---------- Records
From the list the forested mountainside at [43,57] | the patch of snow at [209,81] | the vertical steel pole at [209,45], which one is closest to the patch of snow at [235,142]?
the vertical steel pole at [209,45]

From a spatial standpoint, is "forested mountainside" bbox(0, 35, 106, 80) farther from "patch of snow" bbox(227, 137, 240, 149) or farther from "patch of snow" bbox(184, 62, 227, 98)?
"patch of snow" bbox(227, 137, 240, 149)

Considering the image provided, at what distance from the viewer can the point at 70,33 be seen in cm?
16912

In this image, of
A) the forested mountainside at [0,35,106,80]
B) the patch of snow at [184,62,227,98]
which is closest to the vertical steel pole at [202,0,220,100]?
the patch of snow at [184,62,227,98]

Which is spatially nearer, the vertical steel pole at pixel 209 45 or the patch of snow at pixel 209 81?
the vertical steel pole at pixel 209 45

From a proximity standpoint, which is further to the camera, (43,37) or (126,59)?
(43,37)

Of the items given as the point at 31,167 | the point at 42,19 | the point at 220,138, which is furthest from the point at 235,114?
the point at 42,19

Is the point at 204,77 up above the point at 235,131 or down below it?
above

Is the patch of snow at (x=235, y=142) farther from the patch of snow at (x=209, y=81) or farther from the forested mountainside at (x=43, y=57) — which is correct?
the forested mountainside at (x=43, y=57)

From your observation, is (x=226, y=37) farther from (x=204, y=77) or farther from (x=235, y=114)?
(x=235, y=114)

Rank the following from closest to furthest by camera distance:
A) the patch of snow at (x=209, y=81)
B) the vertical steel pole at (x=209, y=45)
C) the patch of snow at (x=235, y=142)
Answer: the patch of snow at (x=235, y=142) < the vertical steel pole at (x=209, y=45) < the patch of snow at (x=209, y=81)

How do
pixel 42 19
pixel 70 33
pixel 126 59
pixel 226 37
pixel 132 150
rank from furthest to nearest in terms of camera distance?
--------------------
- **Exercise task**: Write out all the records above again, exactly as they stand.

- **Answer to the exercise**:
From the list the forested mountainside at [43,57] | the patch of snow at [209,81] | the vertical steel pole at [209,45], which one is closest to the patch of snow at [235,142]?
the vertical steel pole at [209,45]

From a spatial standpoint, is "forested mountainside" bbox(0, 35, 106, 80) farther from "patch of snow" bbox(227, 137, 240, 149) or farther from "patch of snow" bbox(184, 62, 227, 98)?
"patch of snow" bbox(227, 137, 240, 149)

Considering the image provided, at what distance from the viewer can the point at 70,33 be seen in cm?
16912

In this image, of
A) the forested mountainside at [0,35,106,80]
B) the patch of snow at [184,62,227,98]
which is closest to the vertical steel pole at [202,0,220,100]?
the patch of snow at [184,62,227,98]

Which is spatially nearer, the vertical steel pole at pixel 209 45 or the patch of snow at pixel 209 81?
the vertical steel pole at pixel 209 45

From a proximity standpoint, which is further to the camera, (43,37) or (126,59)?
(43,37)

Of the items given as the point at 31,167 | the point at 42,19 | the point at 220,138, which is furthest from the point at 235,114?
the point at 42,19

Is the point at 204,77 up above the point at 235,131 or down below it?
above

Is the patch of snow at (x=235, y=142) farther from the patch of snow at (x=209, y=81) or farther from the forested mountainside at (x=43, y=57) — which is correct?
the forested mountainside at (x=43, y=57)

From your observation, is (x=226, y=37) farther from (x=204, y=77) or farther from (x=235, y=114)?
(x=235, y=114)

Rank the following from closest to furthest by camera distance:
A) the patch of snow at (x=209, y=81)
B) the vertical steel pole at (x=209, y=45)
C) the patch of snow at (x=235, y=142)
Answer: the patch of snow at (x=235, y=142) < the vertical steel pole at (x=209, y=45) < the patch of snow at (x=209, y=81)

How do
pixel 42 19
pixel 70 33
pixel 126 59
pixel 226 37
pixel 132 150
rank from furthest to nearest in terms of camera distance?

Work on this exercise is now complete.